The epigraph in Chitra Banerjee Divakaruni’s novel, The Last Queen (2021) reminds one of Dan Brown’s lines in The Da Vinci Code: “History is always written by the winners” and “…history is always a one-sided account.” Both Achebe and Brown seem to question the process of formulating history for its complicity with the powerful. Divakaruni’s present novel aims to address this fallacy of history by engaging imaginatively and empathetically with the tales of “the loser”, particularly a woman ignored and relegated to subsidiary a position by history. In The Last Queen, Divakaruni breathes life into the story of the forgotten queen, Jindan Kaur, the youngest wife of Maharaja Ranjit Singh, the illustrious ruler who built the powerful Sikh empire in the beginning of the nineteenth century.

Venturesome

Divakaruni plots The Last Queen with Jindan at the centre of the narrative because Jindan’s life and persona offer many “inspiring” and extraordinary facets. Jindan rose to become the “favourite” wife of Ranjit Singh, and later, the queen regent, from the position of the daughter of the royal kennel keeper. Her charm, however, is not limited to these few accidental and fairy tale episodes. Rather, it is nurtured by her individuality, decisions, and responses to unprecedented and trying situations in her life. Jindan survives royal conspiracies, rivalries among the successors to the throne, murders of several of Ranjit Singh’s heirs, and house arrests (to protect her son Dalip Singh).
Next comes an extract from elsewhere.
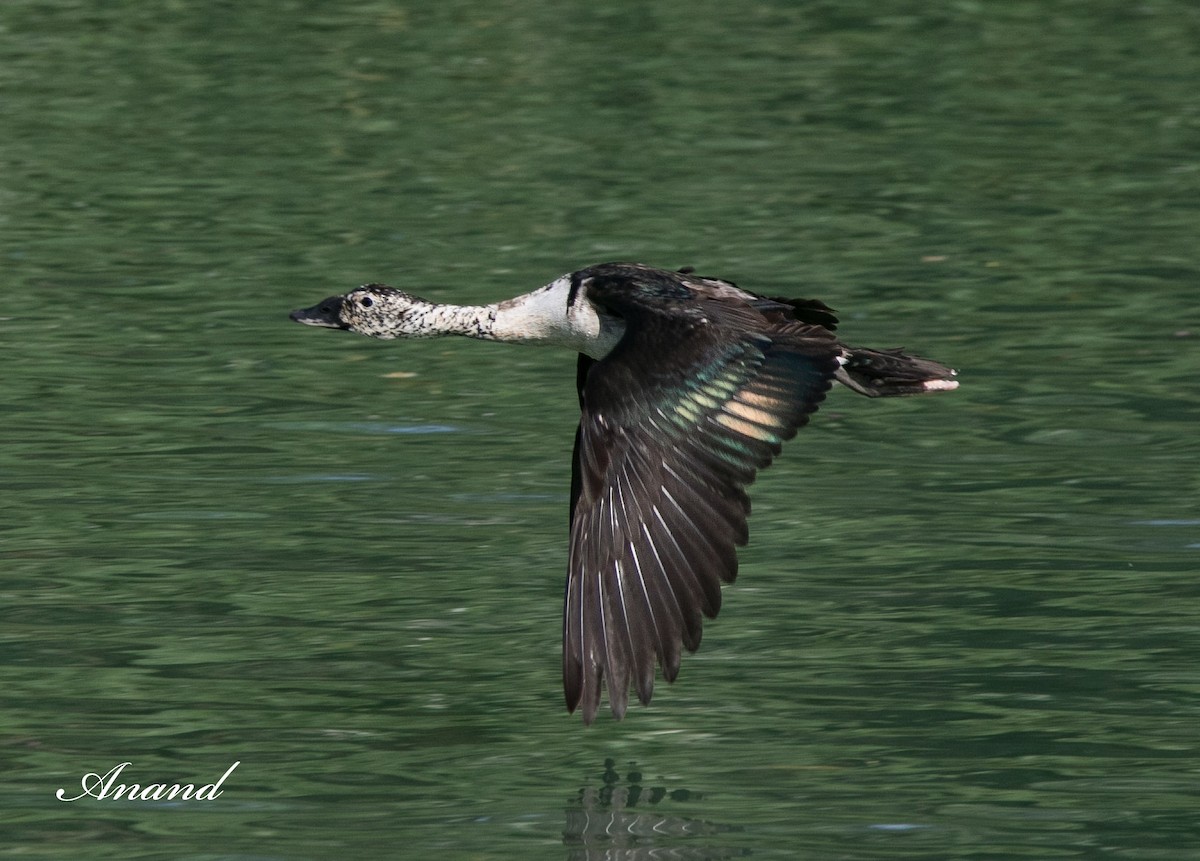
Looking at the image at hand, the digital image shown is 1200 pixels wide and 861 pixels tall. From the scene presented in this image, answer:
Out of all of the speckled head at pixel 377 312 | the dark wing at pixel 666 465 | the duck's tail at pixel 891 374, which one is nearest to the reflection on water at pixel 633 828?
the dark wing at pixel 666 465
In the process, she transitions into a queen who could strategize and influence. Courage is Jindan’s strong suit, and it marks all her relationships, whether with Ranjit Singh, the nobles in the Lahore court, the Khalsa (army), the people or the British.
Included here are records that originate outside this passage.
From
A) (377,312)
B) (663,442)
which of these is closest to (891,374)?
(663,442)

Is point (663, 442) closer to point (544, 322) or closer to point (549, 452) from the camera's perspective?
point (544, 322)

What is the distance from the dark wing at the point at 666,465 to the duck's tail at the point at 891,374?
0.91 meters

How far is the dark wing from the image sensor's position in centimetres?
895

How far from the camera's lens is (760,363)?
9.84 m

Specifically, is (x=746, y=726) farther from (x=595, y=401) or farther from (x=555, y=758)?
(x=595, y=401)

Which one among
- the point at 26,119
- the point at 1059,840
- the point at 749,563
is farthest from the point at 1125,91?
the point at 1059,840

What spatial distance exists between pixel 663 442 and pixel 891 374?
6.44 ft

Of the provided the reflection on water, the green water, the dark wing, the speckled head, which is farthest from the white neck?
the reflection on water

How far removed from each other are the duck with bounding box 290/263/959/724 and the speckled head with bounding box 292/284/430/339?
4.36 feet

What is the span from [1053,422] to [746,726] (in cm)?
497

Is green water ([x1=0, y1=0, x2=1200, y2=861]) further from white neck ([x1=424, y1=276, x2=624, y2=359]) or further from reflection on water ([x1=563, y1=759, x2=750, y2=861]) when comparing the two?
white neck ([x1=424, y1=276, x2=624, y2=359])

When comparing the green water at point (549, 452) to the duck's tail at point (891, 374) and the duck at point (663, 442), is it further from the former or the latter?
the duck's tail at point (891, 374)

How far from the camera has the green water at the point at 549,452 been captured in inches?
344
“Correcting” the “gendered gaze” of history

The Last Queen stirs as a thoughtful attempt to right the wrongs of history. While history celebrates Ranjit Singh’s well-deserved achievements (his unification of the scattered Sikh misls into a sovereign state of Punjab, his constant, and successful, effort to protect it from Afghan invaders), it maligns Jindan as “promiscuous”, “Messalina of Punjab” and a “She-devil” (313). As protagonist narrator, Jindan gets a chance to speak up against the unfair and treacherous British: “My blood boils when I see the British agent Lawrence, strolling around the fortress as though he owns it” (273).

Jindan is assertive, bold, and free-thinking. She is aware of her personal aspirations, stately duties, and injustices against women in general. As a young widow, she acknowledges her desire for the courtier, Lal Singh, and interrogates the accepted female behaviour: “I’m parched for love” (237) and “…should I be sentenced to loneliness just because I wish to protect my son?” (242).
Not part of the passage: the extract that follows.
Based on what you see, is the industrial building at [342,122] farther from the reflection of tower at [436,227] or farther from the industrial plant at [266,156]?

Jindan is repelled by the practice of sati. When Guddan, one of Ranjit Singh’s wives, wishes to exercise her “divine right to become a sati”, Jindan finds herself at odds: “Am I the only one who thinks this is horrifying?” (167).

Even as a young girl in her village, Gujranwala, Jindan demonstrates her fighting spirit and confronts boys stalking her on the way to school: “I collected rocks in my schoolbag, …when their catcalls made me lose my temper, I threw them at the boys…I hit the leader’s head. There was blood” (21).

During Ranjit Singh’s fatal sickness she decides to be with him despite the advice of the Wajir: “I throw back my veil, shocking him. ‘Wajir ji, you know the Sarkar needs me. Is some outdated custom more important than that? I glare till he agrees.”

The history of Jindan’s time, written largely by the British historians or European travellers, presents the queen in a negative light. Shyam Bhatia in the article “Jindan’s Pride” writes:

The greedy British forces … started a propaganda campaign describing her as …prostitute, seductress and the ‘Messalina of the Punjab’, a reference to the promiscuous third wife of Roman Emperor Claudius. The…British implemented a policy of divide and rule, playing off Rani Jindan against the Supreme Council of the Khalsa and the coterie of powerful Sikh generals…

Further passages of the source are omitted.